◆ To do: Copy each entry below unchanged; the images do not go in the copy.

[[ Materials provided, beginning ]]

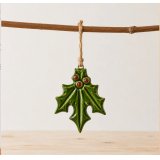 Add a timeless, festive touch to your mantelpiece or sideboard with this charming holly adornment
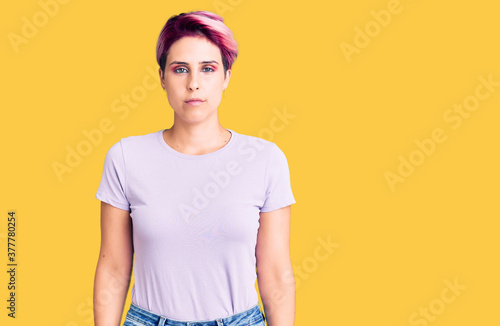 Young beautiful woman with pink hair wearing casual clothes skeptic and nervous, frowning upset because of problem. negative person.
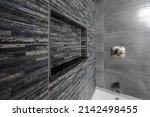 Small photo of Renovated modern bathroom with bathtub. Dark (Black Grey) tiles accent wall and niche with Grey tiles and white bathtub.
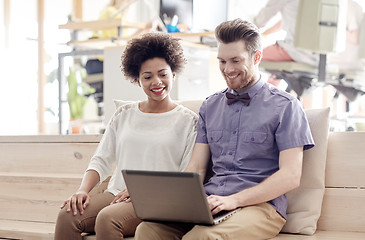 Image showing happy creative team with laptop in office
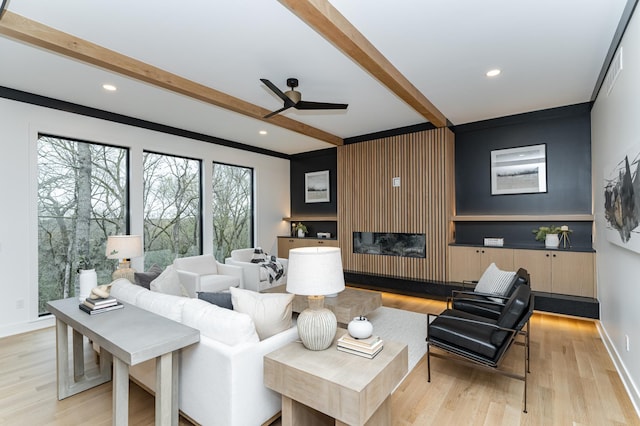 4163 Christopherson Ln SW, Rochester, MN 55902 - living room with beamed ceiling, ceiling fan, light wood-style flooring, recessed lighting, and a glass covered fireplace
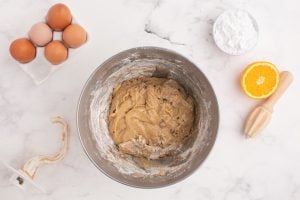 dough in floured bowl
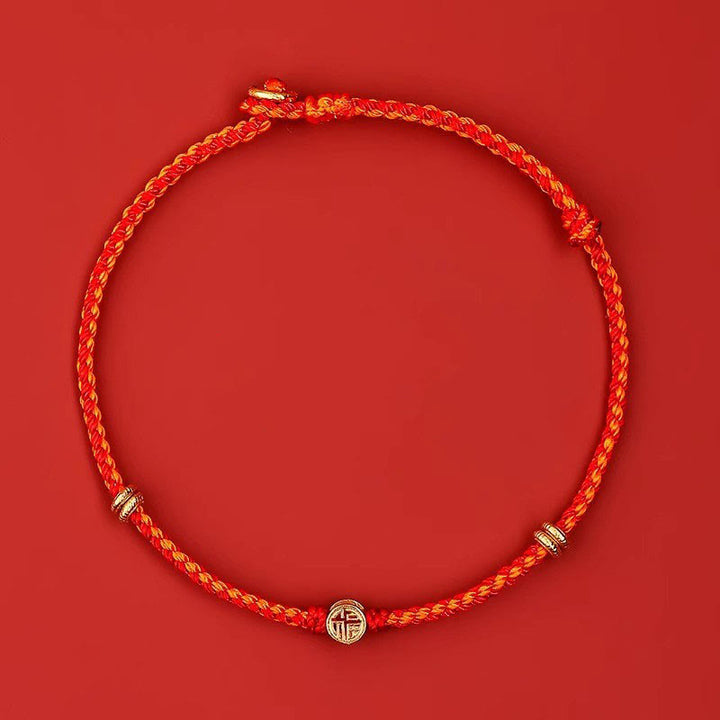 Pulsera de la suerte con el personaje Fu hecha a mano con hilo rojo trenzado y piedras de Buddha Stones en plata de ley 925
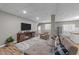 Open concept living room with tv, sofa, and kitchenette at 113 Pony Dr, Louisburg, NC 27549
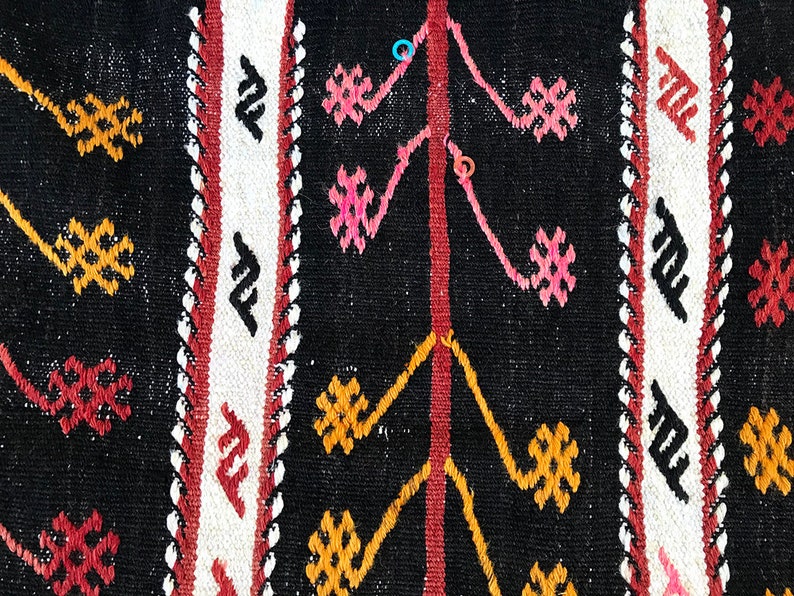 May include: Close-up of a black and white woven rug with intricate geometric patterns in red, pink, and yellow. The rug has a traditional design and is made of natural fibres.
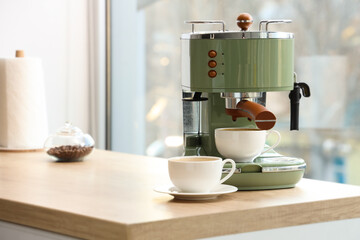 Coffee machine with cups of espresso on table in kitchen, closeup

[[ Materials provided, end ]]

◆ Answer space:
 Add a timeless, festive touch to your mantelpiece or sideboard with this charming holly adornment
 Young beautiful woman with pink hair wearing casual clothes skeptic and nervous, frowning upset because of problem. negative person.
 Small photo of Renovated modern bathroom with bathtub. Dark (Black Grey) tiles accent wall and niche with Grey tiles and white bathtub.
 Image showing happy creative team with laptop in office
 4163 Christopherson Ln SW, Rochester, MN 55902 - living room with beamed ceiling, ceiling fan, light wood-style flooring, recessed lighting, and a glass covered fireplace
 dough in floured bowl
 Pulsera de la suerte con el personaje Fu hecha a mano con hilo rojo trenzado y piedras de Buddha Stones en plata de ley 925
 Open concept living room with tv, sofa, and kitchenette at 113 Pony Dr, Louisburg, NC 27549
 May include: Close-up of a black and white woven rug with intricate geometric patterns in red, pink, and yellow. The rug has a traditional design and is made of natural fibres.
 Coffee machine with cups of espresso on table in kitchen, closeup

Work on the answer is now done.